= Working Group for 14–19 Reform =

Former education working group in the United Kingdom

The Working Group for 14–19 Reform was chaired by Mike Tomlinson, former Chief Inspector of Schools at Ofsted. It was formed in Spring 2003 in response to allegations that A-Level grades had been manipulated by some exam boards in order to maintain a consistent standard in the face of changes to the A-Level system. This scandal led to the resignation of the then Secretary of State for Education and Skills Estelle Morris.

This crisis was part of a longer-term concern amongst the British public and, more importantly, British industry that GCSEs and A-Levels were no longer sufficiently taxing to provide a genuine measure of the ability of students. In other words, examinations were seen to be getting easier, a theory partly supported by increasingly impressive results, year-on-year throughout the 1990s.

==The report==

The Tomlinson Report, as the Final Report of the Working Group on 14–19 Reform was commonly known, was published by the UK Government in October 2004. The proposals, much watered down, were the basis for the 2005 14–19 Education and Skills White Paper.

Key proposals:

- Provide courses which stretch children.
- Ensure that children have basic literacy and numeracy skills.
- Raise the status of vocational qualifications.
- Reduce the amount of assessment and the number of exams.
- Simplify the system - make it easier to carry over achievements from one course of study to the next.
- 14–19 diploma to replace GCSEs, A- and AS-Levels, BTECs and AVCEs.

==Response==

The Government's response, led by newly appointed (December 2004) Secretary of State Ruth Kelly, was to largely reject these proposals. Most notably absent from the government's white paper was the Working Group's suggestion for an overarching diploma system. In the run up to a General Election, and in the face of strong resistance from the Confederation of British Industry, they chose to reform existing qualifications by making them harder, and more clearly tied to basic skills.
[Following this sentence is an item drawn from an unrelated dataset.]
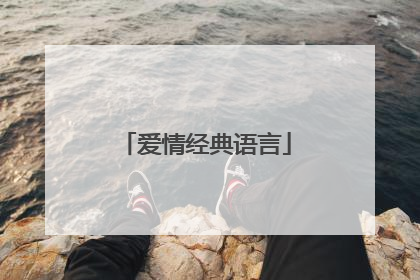 爱情经典语言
The March 2005 White Paper 14–19 Education and Skills announced the introduction of a new 14–19 Diploma. The first five lines of learning were available from September 2008 in some areas of England. These were: Construction and the Built Environment; Creative and Media; Engineering; Information Technology; and Social, Development and Health. The qualification was closed by the Department for Education in August 2013, and is no longer offered to students.